- _Objective_:
Count the lines of the records that contain the string "countertop", with uppercase and lowercase treated as different, and reply with the number alone.

* Start Data for this task *

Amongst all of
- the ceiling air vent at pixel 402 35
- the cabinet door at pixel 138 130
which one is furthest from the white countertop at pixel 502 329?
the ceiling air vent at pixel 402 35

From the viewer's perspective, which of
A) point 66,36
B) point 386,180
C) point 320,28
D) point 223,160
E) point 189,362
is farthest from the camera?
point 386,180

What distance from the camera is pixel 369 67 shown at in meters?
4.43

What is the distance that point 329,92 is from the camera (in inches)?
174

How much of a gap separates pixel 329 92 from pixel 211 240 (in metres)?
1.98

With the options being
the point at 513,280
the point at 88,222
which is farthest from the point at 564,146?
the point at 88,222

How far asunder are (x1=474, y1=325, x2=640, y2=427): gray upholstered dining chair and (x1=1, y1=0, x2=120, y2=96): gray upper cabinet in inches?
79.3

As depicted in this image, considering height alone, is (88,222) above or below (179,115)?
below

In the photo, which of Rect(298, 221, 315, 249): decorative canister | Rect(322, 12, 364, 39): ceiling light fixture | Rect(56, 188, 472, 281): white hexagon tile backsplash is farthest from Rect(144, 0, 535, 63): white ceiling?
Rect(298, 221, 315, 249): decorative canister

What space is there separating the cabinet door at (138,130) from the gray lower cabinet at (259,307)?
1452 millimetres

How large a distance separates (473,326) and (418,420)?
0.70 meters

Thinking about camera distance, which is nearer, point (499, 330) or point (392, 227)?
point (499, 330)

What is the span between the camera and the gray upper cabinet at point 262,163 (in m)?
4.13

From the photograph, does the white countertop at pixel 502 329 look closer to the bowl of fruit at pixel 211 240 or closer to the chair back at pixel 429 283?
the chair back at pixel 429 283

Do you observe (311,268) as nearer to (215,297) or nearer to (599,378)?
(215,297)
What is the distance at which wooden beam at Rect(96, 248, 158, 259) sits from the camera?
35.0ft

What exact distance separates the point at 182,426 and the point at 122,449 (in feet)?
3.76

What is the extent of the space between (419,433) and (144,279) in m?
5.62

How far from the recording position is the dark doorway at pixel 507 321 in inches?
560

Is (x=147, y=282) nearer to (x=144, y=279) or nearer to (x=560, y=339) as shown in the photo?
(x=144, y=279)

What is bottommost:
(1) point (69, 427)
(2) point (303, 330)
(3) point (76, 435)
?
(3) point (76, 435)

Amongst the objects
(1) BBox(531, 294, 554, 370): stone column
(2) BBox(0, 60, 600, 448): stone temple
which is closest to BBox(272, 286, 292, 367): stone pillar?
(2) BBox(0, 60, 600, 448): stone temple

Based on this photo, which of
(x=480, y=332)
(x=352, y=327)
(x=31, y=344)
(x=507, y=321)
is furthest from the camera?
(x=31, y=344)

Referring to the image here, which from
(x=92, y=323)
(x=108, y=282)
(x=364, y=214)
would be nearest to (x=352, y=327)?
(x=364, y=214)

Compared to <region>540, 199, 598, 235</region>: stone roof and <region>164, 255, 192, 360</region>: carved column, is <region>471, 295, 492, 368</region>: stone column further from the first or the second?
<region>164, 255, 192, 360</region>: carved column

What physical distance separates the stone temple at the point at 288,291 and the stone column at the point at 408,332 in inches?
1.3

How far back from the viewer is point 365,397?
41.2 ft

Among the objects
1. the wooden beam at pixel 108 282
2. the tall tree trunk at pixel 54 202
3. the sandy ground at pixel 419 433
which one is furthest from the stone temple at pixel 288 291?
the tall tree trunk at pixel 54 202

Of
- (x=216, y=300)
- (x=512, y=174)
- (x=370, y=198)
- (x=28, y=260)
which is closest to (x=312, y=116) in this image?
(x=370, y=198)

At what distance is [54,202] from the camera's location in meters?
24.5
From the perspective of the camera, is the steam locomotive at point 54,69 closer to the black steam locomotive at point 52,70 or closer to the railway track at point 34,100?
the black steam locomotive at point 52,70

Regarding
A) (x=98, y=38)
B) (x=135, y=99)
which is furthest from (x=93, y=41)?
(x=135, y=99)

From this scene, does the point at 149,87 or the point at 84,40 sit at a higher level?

* End Data for this task *
* Start Data for this task *

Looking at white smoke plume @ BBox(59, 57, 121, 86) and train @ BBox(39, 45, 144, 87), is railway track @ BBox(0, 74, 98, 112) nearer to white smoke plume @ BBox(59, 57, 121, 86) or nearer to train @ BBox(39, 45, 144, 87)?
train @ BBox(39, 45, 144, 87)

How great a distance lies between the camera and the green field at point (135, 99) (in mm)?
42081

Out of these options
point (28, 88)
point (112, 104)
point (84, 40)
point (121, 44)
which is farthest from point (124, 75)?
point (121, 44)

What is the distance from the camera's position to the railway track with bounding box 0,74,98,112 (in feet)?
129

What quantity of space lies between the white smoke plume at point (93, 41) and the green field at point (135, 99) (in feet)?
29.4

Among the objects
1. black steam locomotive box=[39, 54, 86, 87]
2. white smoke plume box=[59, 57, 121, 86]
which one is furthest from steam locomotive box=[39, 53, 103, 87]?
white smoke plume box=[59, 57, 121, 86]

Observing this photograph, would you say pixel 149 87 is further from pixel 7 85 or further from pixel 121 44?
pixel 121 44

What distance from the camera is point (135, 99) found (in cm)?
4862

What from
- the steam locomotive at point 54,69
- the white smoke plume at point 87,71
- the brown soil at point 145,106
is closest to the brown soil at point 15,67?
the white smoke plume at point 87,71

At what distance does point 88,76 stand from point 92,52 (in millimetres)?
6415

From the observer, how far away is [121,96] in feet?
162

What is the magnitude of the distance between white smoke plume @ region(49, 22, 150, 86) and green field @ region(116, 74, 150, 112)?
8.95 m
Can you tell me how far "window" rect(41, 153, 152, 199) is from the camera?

* End Data for this task *

- _Result_:
2